- _WHAT IS REQUIRED_
Reproduce the data below verbatim, line for line.

- _RECORDS SUPPLIED_
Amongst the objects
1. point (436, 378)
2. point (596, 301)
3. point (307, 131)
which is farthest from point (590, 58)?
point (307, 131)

- _FINISHED ANSWER_
Amongst the objects
1. point (436, 378)
2. point (596, 301)
3. point (307, 131)
which is farthest from point (590, 58)?
point (307, 131)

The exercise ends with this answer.